The present invention is directed to a pulley and belt combination and a drive system incorporating the pulley and belt.
Pulley and belt combinations are well known and there are many different types of belts and many different combinations of belts and pulleys. The belt application typically determines the belt construction, while the belt construction is a factor in the pulley construction. If the inner face of the belt is comprised of teeth, then the outer face of the drive pulley, which contacts the inner face of the belt, is conventionally formed with grooves corresponding to the tooth profile of the belt. For synchronous drive belts wherein the teeth extend laterally across the width of the belt, the corresponding pulleys are provided with flanges to prevent the belt from travelling off of the pulley. For drive belts with self-tracking tooth profiles, i.e. a profile that results in the belt automatically tracking to one position on the correspondingly grooved pulley, the pulleys do not require flanges to restrain the axial movement of the belt. If the inner face of the belt is toothless, then the outer face of the pulley is correspondingly grooveless.
A simplistic description of a timing belt system is that the system consists of a toothed timing belt, a driver pulley which is powered to drive the timing belt, and a driven pulley about which the timing belt travels. To reduce tooth abrasion of the belt, and improve belt wear and belt life, the coefficient of friction between the belt and pulley is reduced as much as possible. A low coefficient of friction does not alter the performance of the drive system, as the belt is driven, not by friction, but by the positive engagement between the timing belt and pulley teeth. Conventionally, the surface material of the driven pulley, the non-powered pulley, is also selected for a low coefficient of friction between the belt and the pulley, and again, the belt is driven by the engagement between the belt and pulley teeth. In such a timing belt system, it is easy to achieve the desired coefficients of friction between the timing belt and both of the pulleys since the entire system is predominantly driven by the positive engagement of the mating surfaces of the belt and pulleys.
However, to achieve the goals of reduced space and minimized noise in a drive system, the present invention utilizes both a toothed driver pulley and a flat toothless driven pulley with a timing belt. It is known to drive a synchronous drive belt on a driven pulley that has no corresponding grooves. However, to maintain the belt on the pulley, the pulley is provided with either flanges to restrain the lateral edges of the belt or the pulley is provided with a crowned surface to encourage the belt to travel along the central portion of the pulley (see U.S. Pat. Nos. 4,979,928 and 4,589,861). A combination of flanges and a crowned pulley surface may also be used to restrain the belt as it travels about the pulley. Additionally, because of the reduced contact between the toothed belt surface and the grooveless pulley surface, the belt and pulley combination is provided with enough wrap to enable the drive pulley to properly drive the belt. Another way to achieve the proper torque in the drive system is to modify the belt surface for an increased coefficient of friction. However, in the present invention the belt surface must be formed from a material that provides a low coefficient of friction with the driver pulley surface; creating conflicting requirements for the construction of the belt.
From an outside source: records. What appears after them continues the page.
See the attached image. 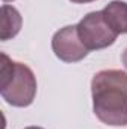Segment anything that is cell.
Listing matches in <instances>:
<instances>
[{"mask_svg": "<svg viewBox=\"0 0 127 129\" xmlns=\"http://www.w3.org/2000/svg\"><path fill=\"white\" fill-rule=\"evenodd\" d=\"M3 2H14V0H3Z\"/></svg>", "mask_w": 127, "mask_h": 129, "instance_id": "10", "label": "cell"}, {"mask_svg": "<svg viewBox=\"0 0 127 129\" xmlns=\"http://www.w3.org/2000/svg\"><path fill=\"white\" fill-rule=\"evenodd\" d=\"M72 3H90V2H94V0H70Z\"/></svg>", "mask_w": 127, "mask_h": 129, "instance_id": "8", "label": "cell"}, {"mask_svg": "<svg viewBox=\"0 0 127 129\" xmlns=\"http://www.w3.org/2000/svg\"><path fill=\"white\" fill-rule=\"evenodd\" d=\"M0 92L2 98L12 107H29L32 105L37 83L33 71L24 63L11 60L5 53L0 54Z\"/></svg>", "mask_w": 127, "mask_h": 129, "instance_id": "2", "label": "cell"}, {"mask_svg": "<svg viewBox=\"0 0 127 129\" xmlns=\"http://www.w3.org/2000/svg\"><path fill=\"white\" fill-rule=\"evenodd\" d=\"M52 51L57 59L64 63H76L87 57L88 48L82 44L78 27L76 26H66L54 33L51 42Z\"/></svg>", "mask_w": 127, "mask_h": 129, "instance_id": "4", "label": "cell"}, {"mask_svg": "<svg viewBox=\"0 0 127 129\" xmlns=\"http://www.w3.org/2000/svg\"><path fill=\"white\" fill-rule=\"evenodd\" d=\"M23 26V18L21 14L9 5L2 6V26H0V39L2 41H9L15 38Z\"/></svg>", "mask_w": 127, "mask_h": 129, "instance_id": "6", "label": "cell"}, {"mask_svg": "<svg viewBox=\"0 0 127 129\" xmlns=\"http://www.w3.org/2000/svg\"><path fill=\"white\" fill-rule=\"evenodd\" d=\"M102 12H103L105 20L108 21V24L118 35L127 33V3L126 2L114 0L111 3H108Z\"/></svg>", "mask_w": 127, "mask_h": 129, "instance_id": "5", "label": "cell"}, {"mask_svg": "<svg viewBox=\"0 0 127 129\" xmlns=\"http://www.w3.org/2000/svg\"><path fill=\"white\" fill-rule=\"evenodd\" d=\"M121 59H123V64L127 68V48L124 50V53H123V57H121Z\"/></svg>", "mask_w": 127, "mask_h": 129, "instance_id": "7", "label": "cell"}, {"mask_svg": "<svg viewBox=\"0 0 127 129\" xmlns=\"http://www.w3.org/2000/svg\"><path fill=\"white\" fill-rule=\"evenodd\" d=\"M24 129H43V128H39V126H29V128H24Z\"/></svg>", "mask_w": 127, "mask_h": 129, "instance_id": "9", "label": "cell"}, {"mask_svg": "<svg viewBox=\"0 0 127 129\" xmlns=\"http://www.w3.org/2000/svg\"><path fill=\"white\" fill-rule=\"evenodd\" d=\"M93 110L96 117L108 126H127V74L105 69L91 80Z\"/></svg>", "mask_w": 127, "mask_h": 129, "instance_id": "1", "label": "cell"}, {"mask_svg": "<svg viewBox=\"0 0 127 129\" xmlns=\"http://www.w3.org/2000/svg\"><path fill=\"white\" fill-rule=\"evenodd\" d=\"M78 33L82 44L88 50H103L111 47L118 33L115 32L103 17V12H90L78 24Z\"/></svg>", "mask_w": 127, "mask_h": 129, "instance_id": "3", "label": "cell"}]
</instances>
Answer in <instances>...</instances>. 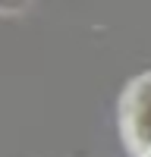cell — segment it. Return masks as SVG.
Here are the masks:
<instances>
[{
    "label": "cell",
    "instance_id": "1",
    "mask_svg": "<svg viewBox=\"0 0 151 157\" xmlns=\"http://www.w3.org/2000/svg\"><path fill=\"white\" fill-rule=\"evenodd\" d=\"M120 123L129 148L138 151V157L151 154V72L138 75L126 88L120 101Z\"/></svg>",
    "mask_w": 151,
    "mask_h": 157
},
{
    "label": "cell",
    "instance_id": "2",
    "mask_svg": "<svg viewBox=\"0 0 151 157\" xmlns=\"http://www.w3.org/2000/svg\"><path fill=\"white\" fill-rule=\"evenodd\" d=\"M148 157H151V154H148Z\"/></svg>",
    "mask_w": 151,
    "mask_h": 157
}]
</instances>
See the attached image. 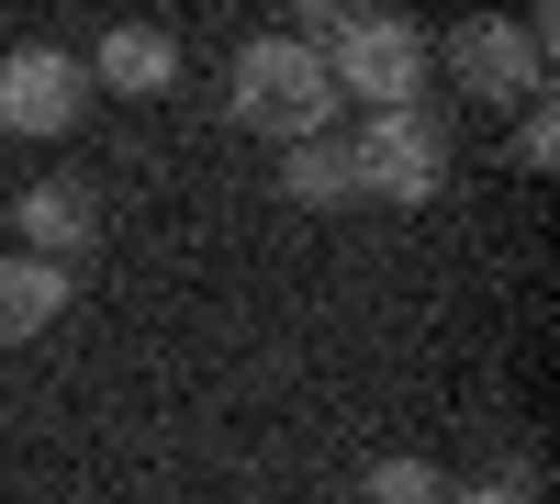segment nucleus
<instances>
[{"instance_id": "nucleus-9", "label": "nucleus", "mask_w": 560, "mask_h": 504, "mask_svg": "<svg viewBox=\"0 0 560 504\" xmlns=\"http://www.w3.org/2000/svg\"><path fill=\"white\" fill-rule=\"evenodd\" d=\"M280 191H292L303 213L359 202V179H348V134H303V146H280Z\"/></svg>"}, {"instance_id": "nucleus-8", "label": "nucleus", "mask_w": 560, "mask_h": 504, "mask_svg": "<svg viewBox=\"0 0 560 504\" xmlns=\"http://www.w3.org/2000/svg\"><path fill=\"white\" fill-rule=\"evenodd\" d=\"M68 292H79V269H45V258H0V348H34L45 326L68 314Z\"/></svg>"}, {"instance_id": "nucleus-12", "label": "nucleus", "mask_w": 560, "mask_h": 504, "mask_svg": "<svg viewBox=\"0 0 560 504\" xmlns=\"http://www.w3.org/2000/svg\"><path fill=\"white\" fill-rule=\"evenodd\" d=\"M438 504H516L504 482H459V493H438Z\"/></svg>"}, {"instance_id": "nucleus-7", "label": "nucleus", "mask_w": 560, "mask_h": 504, "mask_svg": "<svg viewBox=\"0 0 560 504\" xmlns=\"http://www.w3.org/2000/svg\"><path fill=\"white\" fill-rule=\"evenodd\" d=\"M79 68H90V90H135V102H158V90L179 79V34L168 23H113Z\"/></svg>"}, {"instance_id": "nucleus-4", "label": "nucleus", "mask_w": 560, "mask_h": 504, "mask_svg": "<svg viewBox=\"0 0 560 504\" xmlns=\"http://www.w3.org/2000/svg\"><path fill=\"white\" fill-rule=\"evenodd\" d=\"M549 12L538 23H493V12H471V23H448L438 34V57L459 68V90H482V102H538L549 90Z\"/></svg>"}, {"instance_id": "nucleus-1", "label": "nucleus", "mask_w": 560, "mask_h": 504, "mask_svg": "<svg viewBox=\"0 0 560 504\" xmlns=\"http://www.w3.org/2000/svg\"><path fill=\"white\" fill-rule=\"evenodd\" d=\"M224 113L258 124V134H280V146H303V134L337 124V79H325L314 45L258 34V45H236V68H224Z\"/></svg>"}, {"instance_id": "nucleus-5", "label": "nucleus", "mask_w": 560, "mask_h": 504, "mask_svg": "<svg viewBox=\"0 0 560 504\" xmlns=\"http://www.w3.org/2000/svg\"><path fill=\"white\" fill-rule=\"evenodd\" d=\"M90 113V68L68 45H12L0 57V134H68Z\"/></svg>"}, {"instance_id": "nucleus-6", "label": "nucleus", "mask_w": 560, "mask_h": 504, "mask_svg": "<svg viewBox=\"0 0 560 504\" xmlns=\"http://www.w3.org/2000/svg\"><path fill=\"white\" fill-rule=\"evenodd\" d=\"M12 224H23V258H45V269H79L90 247H102V202L68 191V179H34V191L12 202Z\"/></svg>"}, {"instance_id": "nucleus-10", "label": "nucleus", "mask_w": 560, "mask_h": 504, "mask_svg": "<svg viewBox=\"0 0 560 504\" xmlns=\"http://www.w3.org/2000/svg\"><path fill=\"white\" fill-rule=\"evenodd\" d=\"M438 493H448V482H438L427 460H370V471H359V504H438Z\"/></svg>"}, {"instance_id": "nucleus-2", "label": "nucleus", "mask_w": 560, "mask_h": 504, "mask_svg": "<svg viewBox=\"0 0 560 504\" xmlns=\"http://www.w3.org/2000/svg\"><path fill=\"white\" fill-rule=\"evenodd\" d=\"M427 57L438 34L404 23V12H348L337 45H325V79H337V102H370V113H415V90H427Z\"/></svg>"}, {"instance_id": "nucleus-3", "label": "nucleus", "mask_w": 560, "mask_h": 504, "mask_svg": "<svg viewBox=\"0 0 560 504\" xmlns=\"http://www.w3.org/2000/svg\"><path fill=\"white\" fill-rule=\"evenodd\" d=\"M348 179H359V202H438V179H448L438 113H370L348 134Z\"/></svg>"}, {"instance_id": "nucleus-11", "label": "nucleus", "mask_w": 560, "mask_h": 504, "mask_svg": "<svg viewBox=\"0 0 560 504\" xmlns=\"http://www.w3.org/2000/svg\"><path fill=\"white\" fill-rule=\"evenodd\" d=\"M516 157H527V168H549V157H560V124H549V102H527V134H516Z\"/></svg>"}]
</instances>
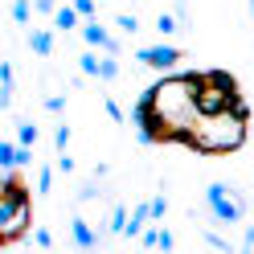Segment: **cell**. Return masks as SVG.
Returning a JSON list of instances; mask_svg holds the SVG:
<instances>
[{
  "instance_id": "obj_7",
  "label": "cell",
  "mask_w": 254,
  "mask_h": 254,
  "mask_svg": "<svg viewBox=\"0 0 254 254\" xmlns=\"http://www.w3.org/2000/svg\"><path fill=\"white\" fill-rule=\"evenodd\" d=\"M54 29H58V33H70V29H82V12H78L74 4H62V8L54 12Z\"/></svg>"
},
{
  "instance_id": "obj_28",
  "label": "cell",
  "mask_w": 254,
  "mask_h": 254,
  "mask_svg": "<svg viewBox=\"0 0 254 254\" xmlns=\"http://www.w3.org/2000/svg\"><path fill=\"white\" fill-rule=\"evenodd\" d=\"M242 246H246V250H254V226L246 230V238H242Z\"/></svg>"
},
{
  "instance_id": "obj_13",
  "label": "cell",
  "mask_w": 254,
  "mask_h": 254,
  "mask_svg": "<svg viewBox=\"0 0 254 254\" xmlns=\"http://www.w3.org/2000/svg\"><path fill=\"white\" fill-rule=\"evenodd\" d=\"M37 123H17V144H25V148H33L37 144Z\"/></svg>"
},
{
  "instance_id": "obj_12",
  "label": "cell",
  "mask_w": 254,
  "mask_h": 254,
  "mask_svg": "<svg viewBox=\"0 0 254 254\" xmlns=\"http://www.w3.org/2000/svg\"><path fill=\"white\" fill-rule=\"evenodd\" d=\"M99 78H103V82H115V78H119V62H115V54H103V62H99Z\"/></svg>"
},
{
  "instance_id": "obj_20",
  "label": "cell",
  "mask_w": 254,
  "mask_h": 254,
  "mask_svg": "<svg viewBox=\"0 0 254 254\" xmlns=\"http://www.w3.org/2000/svg\"><path fill=\"white\" fill-rule=\"evenodd\" d=\"M54 148H58V152H66V148H70V127H66V123L54 131Z\"/></svg>"
},
{
  "instance_id": "obj_4",
  "label": "cell",
  "mask_w": 254,
  "mask_h": 254,
  "mask_svg": "<svg viewBox=\"0 0 254 254\" xmlns=\"http://www.w3.org/2000/svg\"><path fill=\"white\" fill-rule=\"evenodd\" d=\"M205 209L213 213V221H221V226H234V221L246 217V197L238 193L234 185L213 181L209 189H205Z\"/></svg>"
},
{
  "instance_id": "obj_24",
  "label": "cell",
  "mask_w": 254,
  "mask_h": 254,
  "mask_svg": "<svg viewBox=\"0 0 254 254\" xmlns=\"http://www.w3.org/2000/svg\"><path fill=\"white\" fill-rule=\"evenodd\" d=\"M62 107H66V99H62V94H50V99H45V111H50V115H58Z\"/></svg>"
},
{
  "instance_id": "obj_10",
  "label": "cell",
  "mask_w": 254,
  "mask_h": 254,
  "mask_svg": "<svg viewBox=\"0 0 254 254\" xmlns=\"http://www.w3.org/2000/svg\"><path fill=\"white\" fill-rule=\"evenodd\" d=\"M33 0H12V21H17V25H29V21H33Z\"/></svg>"
},
{
  "instance_id": "obj_22",
  "label": "cell",
  "mask_w": 254,
  "mask_h": 254,
  "mask_svg": "<svg viewBox=\"0 0 254 254\" xmlns=\"http://www.w3.org/2000/svg\"><path fill=\"white\" fill-rule=\"evenodd\" d=\"M58 172H66V177H70V172H74V156H66V152H58Z\"/></svg>"
},
{
  "instance_id": "obj_16",
  "label": "cell",
  "mask_w": 254,
  "mask_h": 254,
  "mask_svg": "<svg viewBox=\"0 0 254 254\" xmlns=\"http://www.w3.org/2000/svg\"><path fill=\"white\" fill-rule=\"evenodd\" d=\"M0 82H4V90H0V103H4V107H12V66H4V70H0Z\"/></svg>"
},
{
  "instance_id": "obj_17",
  "label": "cell",
  "mask_w": 254,
  "mask_h": 254,
  "mask_svg": "<svg viewBox=\"0 0 254 254\" xmlns=\"http://www.w3.org/2000/svg\"><path fill=\"white\" fill-rule=\"evenodd\" d=\"M148 205H152V221H164V213H168V197L160 193V197H152Z\"/></svg>"
},
{
  "instance_id": "obj_2",
  "label": "cell",
  "mask_w": 254,
  "mask_h": 254,
  "mask_svg": "<svg viewBox=\"0 0 254 254\" xmlns=\"http://www.w3.org/2000/svg\"><path fill=\"white\" fill-rule=\"evenodd\" d=\"M33 226V193L21 177V168H4V181H0V242L12 246L21 242Z\"/></svg>"
},
{
  "instance_id": "obj_14",
  "label": "cell",
  "mask_w": 254,
  "mask_h": 254,
  "mask_svg": "<svg viewBox=\"0 0 254 254\" xmlns=\"http://www.w3.org/2000/svg\"><path fill=\"white\" fill-rule=\"evenodd\" d=\"M127 217H131V213H127L123 205H115V209H111V221H107V230H111V234H123V230H127Z\"/></svg>"
},
{
  "instance_id": "obj_19",
  "label": "cell",
  "mask_w": 254,
  "mask_h": 254,
  "mask_svg": "<svg viewBox=\"0 0 254 254\" xmlns=\"http://www.w3.org/2000/svg\"><path fill=\"white\" fill-rule=\"evenodd\" d=\"M115 25L123 29V33H139V21L131 17V12H119V17H115Z\"/></svg>"
},
{
  "instance_id": "obj_18",
  "label": "cell",
  "mask_w": 254,
  "mask_h": 254,
  "mask_svg": "<svg viewBox=\"0 0 254 254\" xmlns=\"http://www.w3.org/2000/svg\"><path fill=\"white\" fill-rule=\"evenodd\" d=\"M54 168H58V164H54ZM54 168L45 164V168L37 172V193H50V185H54Z\"/></svg>"
},
{
  "instance_id": "obj_26",
  "label": "cell",
  "mask_w": 254,
  "mask_h": 254,
  "mask_svg": "<svg viewBox=\"0 0 254 254\" xmlns=\"http://www.w3.org/2000/svg\"><path fill=\"white\" fill-rule=\"evenodd\" d=\"M107 115L115 119V123H123V111H119V103H115V99H107Z\"/></svg>"
},
{
  "instance_id": "obj_6",
  "label": "cell",
  "mask_w": 254,
  "mask_h": 254,
  "mask_svg": "<svg viewBox=\"0 0 254 254\" xmlns=\"http://www.w3.org/2000/svg\"><path fill=\"white\" fill-rule=\"evenodd\" d=\"M82 37H86L90 50H103V54H115V58H119V50H123V45L111 37V33H107V29L94 21V17H90V21H82Z\"/></svg>"
},
{
  "instance_id": "obj_29",
  "label": "cell",
  "mask_w": 254,
  "mask_h": 254,
  "mask_svg": "<svg viewBox=\"0 0 254 254\" xmlns=\"http://www.w3.org/2000/svg\"><path fill=\"white\" fill-rule=\"evenodd\" d=\"M250 135H254V123H250Z\"/></svg>"
},
{
  "instance_id": "obj_23",
  "label": "cell",
  "mask_w": 254,
  "mask_h": 254,
  "mask_svg": "<svg viewBox=\"0 0 254 254\" xmlns=\"http://www.w3.org/2000/svg\"><path fill=\"white\" fill-rule=\"evenodd\" d=\"M33 8L45 12V17H54V12H58V0H33Z\"/></svg>"
},
{
  "instance_id": "obj_5",
  "label": "cell",
  "mask_w": 254,
  "mask_h": 254,
  "mask_svg": "<svg viewBox=\"0 0 254 254\" xmlns=\"http://www.w3.org/2000/svg\"><path fill=\"white\" fill-rule=\"evenodd\" d=\"M135 62L139 66H148V70H160V74H168V70H177L181 62H185V50L181 45H144V50H135Z\"/></svg>"
},
{
  "instance_id": "obj_8",
  "label": "cell",
  "mask_w": 254,
  "mask_h": 254,
  "mask_svg": "<svg viewBox=\"0 0 254 254\" xmlns=\"http://www.w3.org/2000/svg\"><path fill=\"white\" fill-rule=\"evenodd\" d=\"M29 50H33L37 58H50L54 54V33L50 29H29Z\"/></svg>"
},
{
  "instance_id": "obj_1",
  "label": "cell",
  "mask_w": 254,
  "mask_h": 254,
  "mask_svg": "<svg viewBox=\"0 0 254 254\" xmlns=\"http://www.w3.org/2000/svg\"><path fill=\"white\" fill-rule=\"evenodd\" d=\"M250 123L254 111H205L193 127V139H189V152L197 156H234L238 148L250 139Z\"/></svg>"
},
{
  "instance_id": "obj_9",
  "label": "cell",
  "mask_w": 254,
  "mask_h": 254,
  "mask_svg": "<svg viewBox=\"0 0 254 254\" xmlns=\"http://www.w3.org/2000/svg\"><path fill=\"white\" fill-rule=\"evenodd\" d=\"M74 246H82V250L99 246V234H94V230L86 226V217H74Z\"/></svg>"
},
{
  "instance_id": "obj_3",
  "label": "cell",
  "mask_w": 254,
  "mask_h": 254,
  "mask_svg": "<svg viewBox=\"0 0 254 254\" xmlns=\"http://www.w3.org/2000/svg\"><path fill=\"white\" fill-rule=\"evenodd\" d=\"M197 99H201V111H242L250 107L242 99V82L230 74V70H201V86H197Z\"/></svg>"
},
{
  "instance_id": "obj_15",
  "label": "cell",
  "mask_w": 254,
  "mask_h": 254,
  "mask_svg": "<svg viewBox=\"0 0 254 254\" xmlns=\"http://www.w3.org/2000/svg\"><path fill=\"white\" fill-rule=\"evenodd\" d=\"M99 62H103L99 54H94V50H86L82 58H78V66H82V74H90V78H99Z\"/></svg>"
},
{
  "instance_id": "obj_11",
  "label": "cell",
  "mask_w": 254,
  "mask_h": 254,
  "mask_svg": "<svg viewBox=\"0 0 254 254\" xmlns=\"http://www.w3.org/2000/svg\"><path fill=\"white\" fill-rule=\"evenodd\" d=\"M181 29V17H172V12H160V17H156V33L160 37H172Z\"/></svg>"
},
{
  "instance_id": "obj_27",
  "label": "cell",
  "mask_w": 254,
  "mask_h": 254,
  "mask_svg": "<svg viewBox=\"0 0 254 254\" xmlns=\"http://www.w3.org/2000/svg\"><path fill=\"white\" fill-rule=\"evenodd\" d=\"M33 242H37V246H54V238H50V230H37Z\"/></svg>"
},
{
  "instance_id": "obj_25",
  "label": "cell",
  "mask_w": 254,
  "mask_h": 254,
  "mask_svg": "<svg viewBox=\"0 0 254 254\" xmlns=\"http://www.w3.org/2000/svg\"><path fill=\"white\" fill-rule=\"evenodd\" d=\"M94 197H99V185H94V181H90V185H82V193H78V201H94Z\"/></svg>"
},
{
  "instance_id": "obj_21",
  "label": "cell",
  "mask_w": 254,
  "mask_h": 254,
  "mask_svg": "<svg viewBox=\"0 0 254 254\" xmlns=\"http://www.w3.org/2000/svg\"><path fill=\"white\" fill-rule=\"evenodd\" d=\"M74 8L82 12V21H90L94 12H99V4H94V0H74Z\"/></svg>"
}]
</instances>
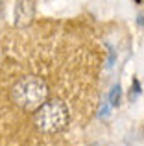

GB 2158180 discloses a belt drive arrangement wherein pulleys are driven off both the front and the back of a toothed belt. The belt contact surface of the back driven pulley is provided with a rubber material to produce a high coefficient of friction between the pulley surface and the material of the toothless back of the belt. However, the inside surface of the belt is provided with teeth to provide a positive engagement with a corresponding grooved drive pulley.
The present invention is directed toward a drive system comprising a drive belt, a driven pulley, and a driver pulley wherein the combination is modified to minimize noise when in operation.
The belt has a pulley engaging surface which contacts both the surface of the driver pulley and contacts the belt engaging surface of the driven pulley. The driven pulley has a non-grooved, crownless belt engaging surface.
In an aspect of the invention, the material forming the pulley engaging surface of the belt has a relatively low coefficient of friction, and the material forming the belt engaging surface of the driven pulley has a relatively high coefficient of friction.
In another aspect of the invention, the material forming the pulley engaging surface of the belt has a coefficient of friction of not more than 0.45.
In another aspect of the invention, the material forming the belt engaging surface of the driven pulley has a coefficient of friction of 0.45 or greater.